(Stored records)
◆ ◆ ◆ ◆ ◆

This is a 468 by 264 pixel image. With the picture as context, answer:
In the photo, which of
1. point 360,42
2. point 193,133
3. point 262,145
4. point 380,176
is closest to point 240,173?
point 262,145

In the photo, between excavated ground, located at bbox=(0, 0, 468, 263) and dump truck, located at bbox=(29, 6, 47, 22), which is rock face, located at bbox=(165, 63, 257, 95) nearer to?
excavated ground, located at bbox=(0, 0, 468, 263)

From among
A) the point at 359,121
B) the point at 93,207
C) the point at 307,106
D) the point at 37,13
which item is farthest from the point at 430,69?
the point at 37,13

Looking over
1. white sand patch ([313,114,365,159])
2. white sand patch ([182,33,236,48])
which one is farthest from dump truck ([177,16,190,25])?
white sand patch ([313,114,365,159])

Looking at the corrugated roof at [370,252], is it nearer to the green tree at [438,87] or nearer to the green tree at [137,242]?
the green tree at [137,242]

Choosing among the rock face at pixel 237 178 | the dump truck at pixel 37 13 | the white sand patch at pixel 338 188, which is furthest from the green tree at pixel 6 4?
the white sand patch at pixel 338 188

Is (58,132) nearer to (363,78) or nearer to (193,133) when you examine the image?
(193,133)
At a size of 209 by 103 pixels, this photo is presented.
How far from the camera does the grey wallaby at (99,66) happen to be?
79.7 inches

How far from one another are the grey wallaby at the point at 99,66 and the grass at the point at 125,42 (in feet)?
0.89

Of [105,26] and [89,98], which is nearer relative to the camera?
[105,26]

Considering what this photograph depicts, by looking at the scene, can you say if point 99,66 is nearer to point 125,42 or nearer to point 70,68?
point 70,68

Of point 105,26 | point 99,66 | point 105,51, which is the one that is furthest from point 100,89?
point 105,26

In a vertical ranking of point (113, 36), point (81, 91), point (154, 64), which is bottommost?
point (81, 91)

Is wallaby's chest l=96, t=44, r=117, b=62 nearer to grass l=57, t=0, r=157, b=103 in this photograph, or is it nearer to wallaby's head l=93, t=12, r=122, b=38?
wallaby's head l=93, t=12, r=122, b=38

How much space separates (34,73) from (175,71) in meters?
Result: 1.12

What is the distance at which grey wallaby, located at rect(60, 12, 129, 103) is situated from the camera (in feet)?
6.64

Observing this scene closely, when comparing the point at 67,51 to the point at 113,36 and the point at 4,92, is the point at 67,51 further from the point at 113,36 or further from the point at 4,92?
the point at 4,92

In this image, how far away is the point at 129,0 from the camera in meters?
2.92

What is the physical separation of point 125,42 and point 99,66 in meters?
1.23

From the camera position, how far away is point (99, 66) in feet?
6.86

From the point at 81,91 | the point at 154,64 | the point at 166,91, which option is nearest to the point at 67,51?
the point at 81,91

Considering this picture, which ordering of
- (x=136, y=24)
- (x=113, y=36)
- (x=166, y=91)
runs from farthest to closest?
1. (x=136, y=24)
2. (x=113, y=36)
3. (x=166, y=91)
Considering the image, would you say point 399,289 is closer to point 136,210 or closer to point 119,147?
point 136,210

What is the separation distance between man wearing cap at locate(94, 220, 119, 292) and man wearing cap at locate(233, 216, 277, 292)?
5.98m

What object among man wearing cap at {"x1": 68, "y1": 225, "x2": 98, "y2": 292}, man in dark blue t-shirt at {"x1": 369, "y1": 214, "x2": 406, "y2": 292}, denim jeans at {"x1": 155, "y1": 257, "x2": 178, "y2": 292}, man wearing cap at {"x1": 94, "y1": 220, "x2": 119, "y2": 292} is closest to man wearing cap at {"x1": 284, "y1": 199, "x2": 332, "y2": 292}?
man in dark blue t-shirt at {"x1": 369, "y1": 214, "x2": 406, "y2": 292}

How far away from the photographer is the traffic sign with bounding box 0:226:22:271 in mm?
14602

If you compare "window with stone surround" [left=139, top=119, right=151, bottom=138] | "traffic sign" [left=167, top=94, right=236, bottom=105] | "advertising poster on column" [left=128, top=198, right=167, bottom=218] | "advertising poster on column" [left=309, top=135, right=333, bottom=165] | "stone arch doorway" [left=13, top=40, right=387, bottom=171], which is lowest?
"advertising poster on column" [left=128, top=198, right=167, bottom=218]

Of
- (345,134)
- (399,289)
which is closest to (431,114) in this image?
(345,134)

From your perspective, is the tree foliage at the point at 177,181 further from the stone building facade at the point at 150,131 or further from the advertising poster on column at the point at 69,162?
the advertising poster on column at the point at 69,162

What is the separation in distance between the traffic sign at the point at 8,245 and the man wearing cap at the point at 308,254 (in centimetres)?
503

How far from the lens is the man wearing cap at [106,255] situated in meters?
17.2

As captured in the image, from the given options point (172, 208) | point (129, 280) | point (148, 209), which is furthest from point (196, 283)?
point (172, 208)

◆ ◆ ◆ ◆ ◆

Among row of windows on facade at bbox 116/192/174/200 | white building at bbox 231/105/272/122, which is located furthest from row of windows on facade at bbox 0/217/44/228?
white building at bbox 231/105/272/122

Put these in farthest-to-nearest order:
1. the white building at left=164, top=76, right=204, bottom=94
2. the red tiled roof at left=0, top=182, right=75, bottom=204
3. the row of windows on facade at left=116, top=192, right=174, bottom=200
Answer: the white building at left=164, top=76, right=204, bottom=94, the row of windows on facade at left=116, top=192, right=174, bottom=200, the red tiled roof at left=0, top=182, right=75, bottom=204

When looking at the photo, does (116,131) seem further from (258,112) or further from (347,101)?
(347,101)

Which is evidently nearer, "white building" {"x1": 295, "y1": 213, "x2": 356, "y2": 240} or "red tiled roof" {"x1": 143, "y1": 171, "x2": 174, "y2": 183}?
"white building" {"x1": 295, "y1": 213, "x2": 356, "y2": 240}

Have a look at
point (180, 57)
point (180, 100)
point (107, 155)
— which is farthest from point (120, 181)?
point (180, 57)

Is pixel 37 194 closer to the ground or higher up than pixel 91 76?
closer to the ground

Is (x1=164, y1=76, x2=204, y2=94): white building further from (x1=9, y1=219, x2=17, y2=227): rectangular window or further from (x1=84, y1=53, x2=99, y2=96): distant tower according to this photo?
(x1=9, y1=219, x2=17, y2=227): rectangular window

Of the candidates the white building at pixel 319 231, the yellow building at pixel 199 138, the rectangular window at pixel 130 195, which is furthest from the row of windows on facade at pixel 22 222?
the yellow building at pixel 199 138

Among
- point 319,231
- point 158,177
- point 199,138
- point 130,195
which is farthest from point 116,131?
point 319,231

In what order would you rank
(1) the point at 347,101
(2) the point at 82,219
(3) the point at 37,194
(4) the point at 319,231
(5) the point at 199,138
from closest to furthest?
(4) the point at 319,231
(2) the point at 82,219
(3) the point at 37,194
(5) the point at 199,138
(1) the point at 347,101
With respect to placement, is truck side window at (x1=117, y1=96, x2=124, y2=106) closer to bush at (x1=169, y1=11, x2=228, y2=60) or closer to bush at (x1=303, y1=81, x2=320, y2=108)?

◆ ◆ ◆ ◆ ◆

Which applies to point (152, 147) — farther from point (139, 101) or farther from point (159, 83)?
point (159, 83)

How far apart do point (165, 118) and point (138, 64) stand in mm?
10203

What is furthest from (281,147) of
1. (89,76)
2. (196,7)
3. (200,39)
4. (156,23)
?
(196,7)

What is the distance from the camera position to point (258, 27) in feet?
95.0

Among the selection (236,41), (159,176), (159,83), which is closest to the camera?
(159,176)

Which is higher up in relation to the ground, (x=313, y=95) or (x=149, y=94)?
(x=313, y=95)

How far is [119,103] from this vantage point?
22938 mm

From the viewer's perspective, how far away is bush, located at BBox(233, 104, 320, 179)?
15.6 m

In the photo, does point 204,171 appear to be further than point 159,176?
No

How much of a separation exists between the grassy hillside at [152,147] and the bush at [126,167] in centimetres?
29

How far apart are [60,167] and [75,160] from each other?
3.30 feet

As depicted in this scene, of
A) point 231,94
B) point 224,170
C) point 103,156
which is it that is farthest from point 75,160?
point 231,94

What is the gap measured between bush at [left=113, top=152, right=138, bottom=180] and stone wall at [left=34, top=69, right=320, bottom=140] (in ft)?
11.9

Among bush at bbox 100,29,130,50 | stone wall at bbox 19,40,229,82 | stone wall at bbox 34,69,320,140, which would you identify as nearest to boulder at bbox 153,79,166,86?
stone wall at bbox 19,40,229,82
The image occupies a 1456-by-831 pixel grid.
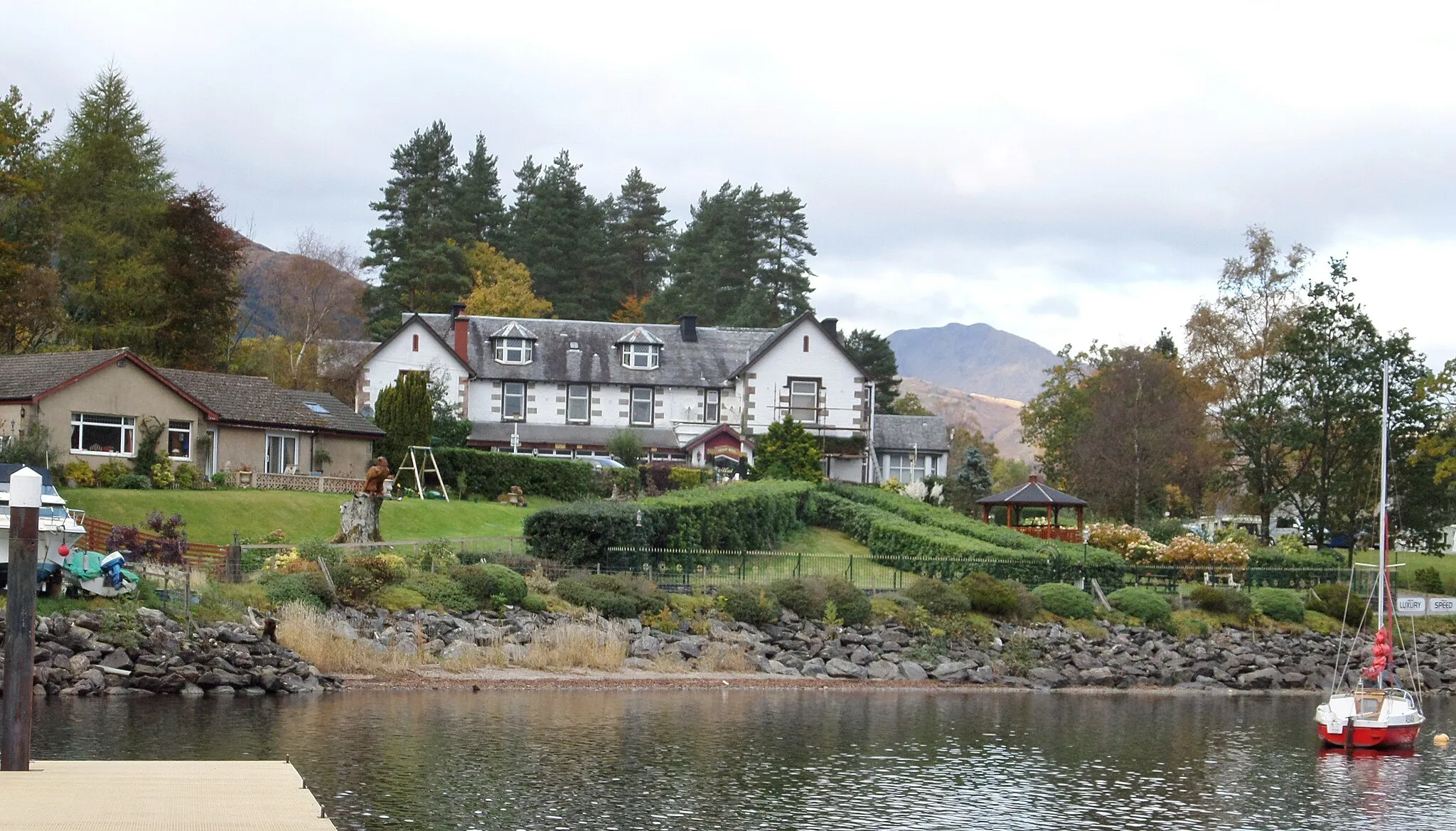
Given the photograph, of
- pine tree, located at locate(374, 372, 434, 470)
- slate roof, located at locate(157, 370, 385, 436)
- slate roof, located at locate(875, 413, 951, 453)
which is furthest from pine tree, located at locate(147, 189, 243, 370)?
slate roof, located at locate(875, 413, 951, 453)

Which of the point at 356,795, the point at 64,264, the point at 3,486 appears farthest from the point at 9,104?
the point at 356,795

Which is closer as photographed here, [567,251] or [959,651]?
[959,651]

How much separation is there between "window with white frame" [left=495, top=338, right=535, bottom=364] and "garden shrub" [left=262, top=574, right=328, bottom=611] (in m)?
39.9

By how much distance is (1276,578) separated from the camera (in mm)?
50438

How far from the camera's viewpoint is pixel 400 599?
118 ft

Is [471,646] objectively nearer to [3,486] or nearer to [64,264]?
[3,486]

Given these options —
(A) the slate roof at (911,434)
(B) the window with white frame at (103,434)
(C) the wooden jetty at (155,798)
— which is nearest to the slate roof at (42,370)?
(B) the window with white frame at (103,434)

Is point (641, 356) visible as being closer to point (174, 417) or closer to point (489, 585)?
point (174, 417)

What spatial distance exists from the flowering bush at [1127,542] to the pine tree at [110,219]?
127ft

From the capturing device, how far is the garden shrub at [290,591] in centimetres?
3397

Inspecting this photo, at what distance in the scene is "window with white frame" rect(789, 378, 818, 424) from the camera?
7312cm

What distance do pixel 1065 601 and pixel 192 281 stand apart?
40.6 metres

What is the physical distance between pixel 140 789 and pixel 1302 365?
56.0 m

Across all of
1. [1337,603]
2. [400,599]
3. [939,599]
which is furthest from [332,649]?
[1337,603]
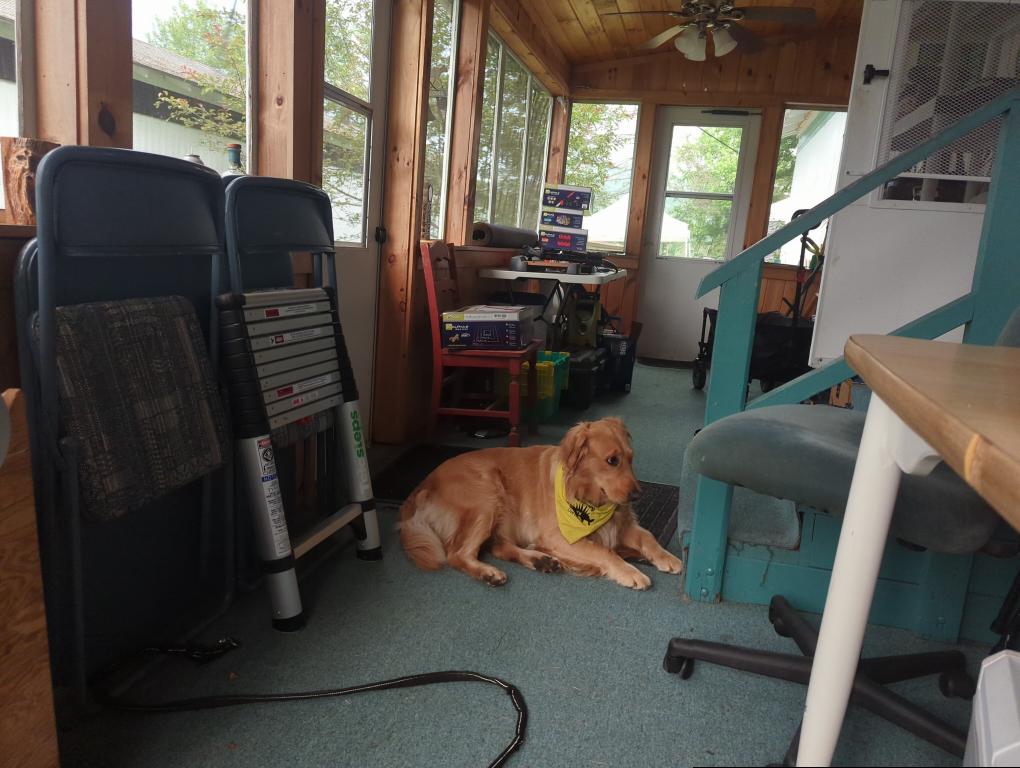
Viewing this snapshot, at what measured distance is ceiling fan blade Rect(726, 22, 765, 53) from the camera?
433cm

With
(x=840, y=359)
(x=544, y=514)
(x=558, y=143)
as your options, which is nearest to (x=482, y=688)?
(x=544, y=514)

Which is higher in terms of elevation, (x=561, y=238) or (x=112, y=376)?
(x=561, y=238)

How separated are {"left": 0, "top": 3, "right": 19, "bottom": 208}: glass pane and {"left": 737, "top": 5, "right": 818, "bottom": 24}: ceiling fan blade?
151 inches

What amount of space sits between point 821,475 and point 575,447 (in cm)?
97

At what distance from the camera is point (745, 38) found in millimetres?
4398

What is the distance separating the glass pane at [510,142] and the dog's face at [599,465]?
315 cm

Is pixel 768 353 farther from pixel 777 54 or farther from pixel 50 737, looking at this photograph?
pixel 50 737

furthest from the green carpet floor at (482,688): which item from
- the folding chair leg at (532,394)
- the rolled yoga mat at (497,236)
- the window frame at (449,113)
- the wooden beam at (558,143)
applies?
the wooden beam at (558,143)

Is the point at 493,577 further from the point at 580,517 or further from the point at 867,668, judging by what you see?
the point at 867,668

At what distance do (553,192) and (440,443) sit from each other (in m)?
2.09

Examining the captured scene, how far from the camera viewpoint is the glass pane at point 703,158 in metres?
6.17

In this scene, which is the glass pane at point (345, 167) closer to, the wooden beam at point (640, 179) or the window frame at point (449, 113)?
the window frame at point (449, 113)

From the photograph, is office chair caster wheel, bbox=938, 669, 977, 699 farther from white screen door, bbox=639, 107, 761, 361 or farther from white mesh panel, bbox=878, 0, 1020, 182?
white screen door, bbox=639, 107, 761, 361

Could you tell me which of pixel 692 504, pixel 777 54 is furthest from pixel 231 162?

◆ ◆ ◆ ◆ ◆

Instruction ▸
Copy out the listing lines word for word, starting at the line that contains "Is the point at 493,577" and ending at the line that contains "Could you tell".

Answer to this exercise ▸
Is the point at 493,577 further from the point at 580,517 or further from the point at 867,668, judging by what you see?
the point at 867,668

At what distance do (553,192) and (440,443) sit from each other (in m)?
2.09

Examining the captured scene, how far from the camera viewpoint is the glass pane at point 703,158 in metres?
6.17

In this scene, which is the glass pane at point (345, 167) closer to, the wooden beam at point (640, 179) or the window frame at point (449, 113)?
the window frame at point (449, 113)

From the photograph, is office chair caster wheel, bbox=938, 669, 977, 699 farther from white screen door, bbox=639, 107, 761, 361 or farther from white mesh panel, bbox=878, 0, 1020, 182?
white screen door, bbox=639, 107, 761, 361

Could you tell me which of pixel 692 504, pixel 777 54 is furthest from pixel 231 162?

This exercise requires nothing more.